Der Prozessbevollmächtigte der Kläger erhob mit Schreiben vom 19. Dezember 2005, Eingang beim Finanzgericht am 19. Dezember 2005, für die Kläger Klage. Die Kläger sind unter Verweis auf das Schreiben ihres Prozessbevollmächtigten im Einspruchsverfahren vom 14. Januar 2005 im Kern der Ansicht, dass die Voraussetzungen für die streitgegenständliche Änderung des bestandskräftigen Einkommensteuerbescheids 1999 vom 3. Dezember 2001, geändert durch Bescheid vom 17. Januar 2002, unter Berufung auf das nachträgliche Bekanntwerden einer Tatsache durch Bescheid vom 9. Dezember 2004 in Gestalt der Einspruchsentscheidung vom 17. November 2005 nicht gegeben seien. Der Beklagte habe bereits im Veranlagungsverfahren Kenntnis davon erlangt, dass im Rahmen der Aufhebung des Dienstverhältnisses des Klägers zu Ziffer 1 dessen ehemaliger Arbeitgeber eine Einzahlung in eine Direktversicherung geleistet habe.

Die Kläger beantragen,

den Bescheid zur Änderung des Einkommensteuerbescheids 1999 vom 9. Dezember 2004 in Gestalt der Einspruchsentscheidung vom 17. November 2005 aufzuheben.

Der Beklagte beantragt,

die Klage abzuweisen.

Der Beklagte ist - unter Verweis auf seine Ausführungen in der Einspruchsentscheidung vom 17. November 2005 - der Ansicht, dass nicht die Zahlung des Betrages in Höhe von 141.426 DM zugunsten des Klägers zu Ziffer 1 in eine Direktversicherung eine neue Tatsache sei. Neu sei die Tatsache gewesen, dass diese Zahlung vom ehemaligen Arbeitgeber des Klägers zu Ziffer 1 lohnsteuerlich nicht gewürdigt worden sei. Weiter vertritt der Beklagte im Wesentlichen die Ansicht, dass der Verstoß gegen die Verpflichtung der Kläger aus § 90 Abs. 1 AO jedes mögliche Ermittlungsdefizit im Veranlagungsverfahren überwiege. Die Änderung des ursprünglichen Verwaltungsaktes nach § 173 Abs. 1 Nr. 1 AO sei zulässig.

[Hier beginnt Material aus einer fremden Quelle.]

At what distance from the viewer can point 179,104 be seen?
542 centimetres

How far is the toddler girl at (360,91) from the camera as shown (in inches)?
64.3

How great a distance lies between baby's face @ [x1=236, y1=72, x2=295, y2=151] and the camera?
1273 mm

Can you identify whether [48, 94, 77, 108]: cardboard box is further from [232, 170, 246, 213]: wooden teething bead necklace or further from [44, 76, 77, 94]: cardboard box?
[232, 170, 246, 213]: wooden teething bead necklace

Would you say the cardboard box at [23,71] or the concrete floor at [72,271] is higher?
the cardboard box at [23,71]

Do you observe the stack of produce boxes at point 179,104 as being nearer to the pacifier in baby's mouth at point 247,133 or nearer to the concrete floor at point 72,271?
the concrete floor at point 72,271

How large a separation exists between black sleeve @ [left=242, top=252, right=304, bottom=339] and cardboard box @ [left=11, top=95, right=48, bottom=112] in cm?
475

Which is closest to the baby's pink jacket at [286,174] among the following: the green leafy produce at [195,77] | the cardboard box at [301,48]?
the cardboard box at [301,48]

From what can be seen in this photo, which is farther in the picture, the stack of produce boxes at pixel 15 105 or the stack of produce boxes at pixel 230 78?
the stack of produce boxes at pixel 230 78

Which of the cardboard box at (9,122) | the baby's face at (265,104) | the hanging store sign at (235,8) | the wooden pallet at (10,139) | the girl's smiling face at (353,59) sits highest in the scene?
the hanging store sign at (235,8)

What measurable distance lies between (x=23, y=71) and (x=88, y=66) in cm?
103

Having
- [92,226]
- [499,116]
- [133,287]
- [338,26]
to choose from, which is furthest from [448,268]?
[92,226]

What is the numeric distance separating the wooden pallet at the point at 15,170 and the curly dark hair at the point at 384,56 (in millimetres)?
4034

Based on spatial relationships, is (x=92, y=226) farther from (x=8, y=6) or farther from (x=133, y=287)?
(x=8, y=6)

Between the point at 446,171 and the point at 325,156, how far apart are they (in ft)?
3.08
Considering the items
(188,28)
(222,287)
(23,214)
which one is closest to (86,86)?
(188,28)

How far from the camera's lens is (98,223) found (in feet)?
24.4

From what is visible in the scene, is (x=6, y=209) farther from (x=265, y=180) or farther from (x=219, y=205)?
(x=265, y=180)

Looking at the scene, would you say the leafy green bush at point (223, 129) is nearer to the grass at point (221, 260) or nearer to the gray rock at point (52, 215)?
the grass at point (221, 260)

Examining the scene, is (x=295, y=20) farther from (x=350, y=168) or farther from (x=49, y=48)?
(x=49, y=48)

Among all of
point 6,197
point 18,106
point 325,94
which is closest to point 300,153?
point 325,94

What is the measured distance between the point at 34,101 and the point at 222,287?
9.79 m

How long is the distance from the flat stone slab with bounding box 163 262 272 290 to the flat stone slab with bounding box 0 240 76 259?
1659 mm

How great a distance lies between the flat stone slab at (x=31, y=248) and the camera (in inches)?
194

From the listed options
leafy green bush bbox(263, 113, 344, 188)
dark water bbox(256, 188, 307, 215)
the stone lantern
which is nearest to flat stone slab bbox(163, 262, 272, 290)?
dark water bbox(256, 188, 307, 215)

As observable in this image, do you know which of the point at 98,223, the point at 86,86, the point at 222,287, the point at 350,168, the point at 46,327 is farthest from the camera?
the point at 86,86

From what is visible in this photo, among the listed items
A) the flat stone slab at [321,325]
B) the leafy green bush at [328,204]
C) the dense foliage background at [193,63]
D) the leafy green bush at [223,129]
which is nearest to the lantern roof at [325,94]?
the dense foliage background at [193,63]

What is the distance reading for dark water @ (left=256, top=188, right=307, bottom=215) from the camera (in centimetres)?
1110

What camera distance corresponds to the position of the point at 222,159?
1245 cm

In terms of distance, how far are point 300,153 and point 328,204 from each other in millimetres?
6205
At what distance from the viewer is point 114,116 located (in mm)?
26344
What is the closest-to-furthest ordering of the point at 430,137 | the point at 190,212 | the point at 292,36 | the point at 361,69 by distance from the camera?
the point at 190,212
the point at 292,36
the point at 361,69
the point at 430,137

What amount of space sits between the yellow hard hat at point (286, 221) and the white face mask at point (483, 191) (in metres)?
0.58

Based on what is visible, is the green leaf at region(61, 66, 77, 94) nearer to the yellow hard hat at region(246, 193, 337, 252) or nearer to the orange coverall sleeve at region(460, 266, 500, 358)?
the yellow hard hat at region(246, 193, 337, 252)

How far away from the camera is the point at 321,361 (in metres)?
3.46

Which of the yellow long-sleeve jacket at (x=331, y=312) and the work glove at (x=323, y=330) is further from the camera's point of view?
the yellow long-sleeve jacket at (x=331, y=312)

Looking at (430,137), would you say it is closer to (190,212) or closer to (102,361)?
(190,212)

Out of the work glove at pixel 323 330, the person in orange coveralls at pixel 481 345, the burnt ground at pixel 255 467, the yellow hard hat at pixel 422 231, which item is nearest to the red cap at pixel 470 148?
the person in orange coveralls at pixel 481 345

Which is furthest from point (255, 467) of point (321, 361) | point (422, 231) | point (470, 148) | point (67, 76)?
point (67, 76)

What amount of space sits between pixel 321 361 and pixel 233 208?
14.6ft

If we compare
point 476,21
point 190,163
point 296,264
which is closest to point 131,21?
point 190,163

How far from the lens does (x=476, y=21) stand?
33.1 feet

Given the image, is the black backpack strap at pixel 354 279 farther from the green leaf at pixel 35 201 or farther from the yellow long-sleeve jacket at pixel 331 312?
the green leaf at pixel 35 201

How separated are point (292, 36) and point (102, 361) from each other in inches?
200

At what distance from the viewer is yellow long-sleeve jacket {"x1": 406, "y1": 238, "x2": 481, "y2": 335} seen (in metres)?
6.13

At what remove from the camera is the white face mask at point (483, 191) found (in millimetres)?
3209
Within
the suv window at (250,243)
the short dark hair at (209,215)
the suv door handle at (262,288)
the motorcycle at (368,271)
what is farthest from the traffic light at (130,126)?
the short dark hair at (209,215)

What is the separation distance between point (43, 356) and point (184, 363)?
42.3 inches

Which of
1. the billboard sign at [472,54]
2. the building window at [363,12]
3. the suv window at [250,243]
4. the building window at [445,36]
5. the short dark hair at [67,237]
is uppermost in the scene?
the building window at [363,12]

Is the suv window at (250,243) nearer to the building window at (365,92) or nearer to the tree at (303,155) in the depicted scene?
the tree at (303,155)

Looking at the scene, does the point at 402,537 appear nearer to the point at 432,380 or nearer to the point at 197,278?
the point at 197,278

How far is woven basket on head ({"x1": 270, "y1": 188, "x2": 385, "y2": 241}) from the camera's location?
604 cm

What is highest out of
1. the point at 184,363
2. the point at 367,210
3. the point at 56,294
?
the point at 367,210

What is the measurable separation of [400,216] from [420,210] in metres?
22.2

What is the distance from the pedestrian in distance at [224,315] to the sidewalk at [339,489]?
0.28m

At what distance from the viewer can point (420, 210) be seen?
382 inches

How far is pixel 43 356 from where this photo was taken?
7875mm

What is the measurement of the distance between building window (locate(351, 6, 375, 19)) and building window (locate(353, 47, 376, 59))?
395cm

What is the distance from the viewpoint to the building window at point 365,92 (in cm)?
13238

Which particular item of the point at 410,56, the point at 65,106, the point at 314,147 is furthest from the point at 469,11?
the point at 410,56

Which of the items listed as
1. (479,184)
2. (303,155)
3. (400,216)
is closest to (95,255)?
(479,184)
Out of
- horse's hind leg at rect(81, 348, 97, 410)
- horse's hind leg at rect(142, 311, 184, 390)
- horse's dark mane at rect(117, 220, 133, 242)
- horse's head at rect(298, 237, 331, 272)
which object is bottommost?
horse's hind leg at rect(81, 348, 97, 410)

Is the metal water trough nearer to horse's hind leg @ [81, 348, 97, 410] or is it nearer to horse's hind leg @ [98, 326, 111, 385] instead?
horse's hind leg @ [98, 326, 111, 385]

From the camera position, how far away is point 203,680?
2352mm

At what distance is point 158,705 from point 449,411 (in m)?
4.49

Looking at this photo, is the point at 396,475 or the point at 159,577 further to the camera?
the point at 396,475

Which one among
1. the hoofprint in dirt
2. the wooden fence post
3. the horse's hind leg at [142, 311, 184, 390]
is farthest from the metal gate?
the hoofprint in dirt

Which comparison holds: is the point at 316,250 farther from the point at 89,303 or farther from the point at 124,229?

Die Streitsache wurde mit dem Beteiligten in tatsächlicher und rechtlicher Hinsicht am 23. März 2009 erörtert. Auf Nachfrage des Berichterstatters teilte der Kläger zu Ziffer 1 im Termin zur Erörterung des Sach- und Streitstandes mit, er habe erstmals durch den Änderungsbescheid Ende 2004 darüber Kenntnis erlangt, dass die Einzahlung in die Direktversicherung lohnsteuermäßig von seinem ehemaligen Arbeitgeber nicht behandelt worden sei. Der Beklagte bestreitet dies nicht. Auf die Niederschrift über den Erörterungstermin wird verwiesen (Blatt 80 bis 81 Prozessakten).

Wegen der Einzelheiten des Vorbringens der Beteiligten wird auf den Inhalt der Schriftsätze vom 19. Dezember 2005, 18. Januar 2006 und 7. April 2009 nebst dem der Einspruchsentscheidung vom 17. November 2005 verwiesen.

Entscheidungsgründe:

1. Die zulässige Klage ist begründet.

Nach § 100 Abs. 1 Satz 1 Halbsatz 1, Abs. 2 Satz 1 der Finanzgerichtsordnung (FGO) kann das Gericht den angefochtenen Steuerbescheid aufheben oder ändern, soweit dieser rechtswidrig und die Kläger dadurch in ihren Rechten verletzt sind. Im Streitfall ist der Bescheid zur Änderung des Einkommensteuerbescheids 1999 vom 9. Dezember 2004 in Gestalt der Einspruchsentscheidung vom 17. November 2005 rechtswidrig und verletzt die Kläger in ihren Rechten.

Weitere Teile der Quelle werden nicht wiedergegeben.